PySpark API provide two functions to handle duplicate rows:
1. distinct()       : Drop the duplicate rows (all columns) from DataFrame
2. dropDuplicates() : Drop selected (one or multiple) columns.

## Initialize SparkSession

In [3]:
from __future__ import print_function
import findspark
findspark.init()
import pyspark
from pyspark.sql import SparkSession

In [5]:
spark = SparkSession.builder.appName("Handle Duplicates").getOrCreate()

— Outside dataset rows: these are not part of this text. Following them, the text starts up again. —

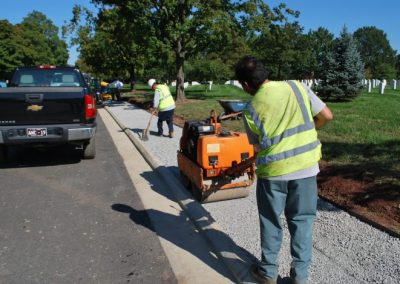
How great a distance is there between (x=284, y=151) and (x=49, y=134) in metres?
5.61

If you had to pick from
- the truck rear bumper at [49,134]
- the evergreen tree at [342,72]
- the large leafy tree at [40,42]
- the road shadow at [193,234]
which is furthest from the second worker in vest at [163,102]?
the large leafy tree at [40,42]

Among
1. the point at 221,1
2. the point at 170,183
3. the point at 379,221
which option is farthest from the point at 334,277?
the point at 221,1

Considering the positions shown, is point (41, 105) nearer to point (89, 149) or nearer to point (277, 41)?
point (89, 149)

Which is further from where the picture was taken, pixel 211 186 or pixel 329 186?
pixel 329 186

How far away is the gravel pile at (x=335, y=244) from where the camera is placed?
3.50m

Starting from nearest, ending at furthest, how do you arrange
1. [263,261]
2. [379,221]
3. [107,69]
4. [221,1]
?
1. [263,261]
2. [379,221]
3. [221,1]
4. [107,69]

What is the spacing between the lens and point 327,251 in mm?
3947

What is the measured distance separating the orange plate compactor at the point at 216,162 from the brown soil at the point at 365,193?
1157 mm

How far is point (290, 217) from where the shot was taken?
3303 mm

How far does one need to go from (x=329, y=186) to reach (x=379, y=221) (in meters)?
1.32

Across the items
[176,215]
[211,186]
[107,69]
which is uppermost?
[107,69]

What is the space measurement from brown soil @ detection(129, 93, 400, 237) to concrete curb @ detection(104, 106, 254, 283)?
1548 mm

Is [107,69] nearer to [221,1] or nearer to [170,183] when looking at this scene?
[221,1]

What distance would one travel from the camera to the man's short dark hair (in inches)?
122
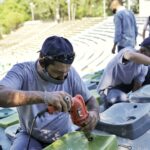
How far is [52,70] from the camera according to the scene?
2145 millimetres

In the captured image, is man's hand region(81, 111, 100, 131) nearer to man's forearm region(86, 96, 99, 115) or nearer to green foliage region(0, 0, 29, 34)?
man's forearm region(86, 96, 99, 115)

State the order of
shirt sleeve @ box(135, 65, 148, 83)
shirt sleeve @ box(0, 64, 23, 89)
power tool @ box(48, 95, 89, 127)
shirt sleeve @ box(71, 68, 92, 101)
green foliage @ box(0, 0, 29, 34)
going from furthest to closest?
1. green foliage @ box(0, 0, 29, 34)
2. shirt sleeve @ box(135, 65, 148, 83)
3. shirt sleeve @ box(71, 68, 92, 101)
4. shirt sleeve @ box(0, 64, 23, 89)
5. power tool @ box(48, 95, 89, 127)

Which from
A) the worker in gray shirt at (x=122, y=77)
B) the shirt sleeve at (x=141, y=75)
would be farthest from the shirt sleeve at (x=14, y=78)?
the shirt sleeve at (x=141, y=75)

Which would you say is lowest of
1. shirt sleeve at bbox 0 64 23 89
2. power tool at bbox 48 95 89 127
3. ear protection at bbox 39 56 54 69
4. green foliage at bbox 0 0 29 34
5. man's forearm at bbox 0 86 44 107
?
green foliage at bbox 0 0 29 34

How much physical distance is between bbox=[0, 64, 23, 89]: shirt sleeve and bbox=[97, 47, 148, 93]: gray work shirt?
6.38 feet

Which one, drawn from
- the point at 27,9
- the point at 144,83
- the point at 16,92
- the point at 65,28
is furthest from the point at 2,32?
the point at 16,92

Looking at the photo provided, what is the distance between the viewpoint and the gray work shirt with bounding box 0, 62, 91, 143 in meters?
2.19

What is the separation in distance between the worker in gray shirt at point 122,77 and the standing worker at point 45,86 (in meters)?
1.56

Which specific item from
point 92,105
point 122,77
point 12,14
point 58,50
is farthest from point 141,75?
point 12,14

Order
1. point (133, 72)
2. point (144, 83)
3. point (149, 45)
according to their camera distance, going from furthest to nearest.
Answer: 1. point (144, 83)
2. point (133, 72)
3. point (149, 45)

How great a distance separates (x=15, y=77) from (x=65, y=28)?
26412mm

## Create Dataframe with sample data

Create a DataFrame with some duplicate rows and duplicate values on a few columns. 

In [8]:
columns= ["first", "last","address","city","state"]
data = [
    ("satish", "kumar", "EC", "Bangalore", "KAR"),
    ("Teja", "", "EC", "Bangalore", "KAR"),
    ("Ramya", "Sree", "EC", "Bangalore", "KAR"),
    ("satish", "kumar", "TR", "Yemmiganur", "AP"),
    ("Ramya", "Sree", "IN", "Anantapur", "AP"),
    ("satish", "kumar", "EC", "Bangalore", "KAR"),
    ("Ramya", "Sree", "EC", "Bangalore", "KAR"),
    ("satish", "kumar", "EC", "Bangalore", "KAR"),
]

In [9]:
df = spark.createDataFrame(data = data, schema = columns)
df.printSchema()

root
 |-- first: string (nullable = true)
 |-- last: string (nullable = true)
 |-- address: string (nullable = true)
 |-- city: string (nullable = true)
 |-- state: string (nullable = true)



In [10]:
df.show(truncate=False)

+------+-----+-------+----------+-----+
|first |last |address|city      |state|
+------+-----+-------+----------+-----+
|satish|kumar|EC     |Bangalore |KAR  |
|Teja  |     |EC     |Bangalore |KAR  |
|Ramya |Sree |EC     |Bangalore |KAR  |
|satish|kumar|TR     |Yemmiganur|AP   |
|Ramya |Sree |IN     |Anantapur |AP   |
|satish|kumar|EC     |Bangalore |KAR  |
|Ramya |Sree |EC     |Bangalore |KAR  |
|satish|kumar|EC     |Bangalore |KAR  |
+------+-----+-------+----------+-----+



## Drop duplicate rows (all columns) from DataFrame

As you notice, DataFrame having total  8 records with 3 rows having same values. So by applying distinct() on dataframe it should return 5.

In [11]:
distinct_df = df.distinct()
distinct_df.count()

5

In [12]:
distinct_df.show(truncate=False)

+------+-----+-------+----------+-----+
|first |last |address|city      |state|
+------+-----+-------+----------+-----+
|Teja  |     |EC     |Bangalore |KAR  |
|satish|kumar|EC     |Bangalore |KAR  |
|Ramya |Sree |EC     |Bangalore |KAR  |
|Ramya |Sree |IN     |Anantapur |AP   |
|satish|kumar|TR     |Yemmiganur|AP   |
+------+-----+-------+----------+-----+



## Drop selected (one or multiple) columns.

In [13]:
distinct_df = df.dropDuplicates(["first","last"])
distinct_df.show(truncate=False)

+------+-----+-------+---------+-----+
|first |last |address|city     |state|
+------+-----+-------+---------+-----+
|satish|kumar|EC     |Bangalore|KAR  |
|Teja  |     |EC     |Bangalore|KAR  |
|Ramya |Sree |EC     |Bangalore|KAR  |
+------+-----+-------+---------+-----+



Here drops the duplicate records that having duplicate values for the columns 'first' and 'last'.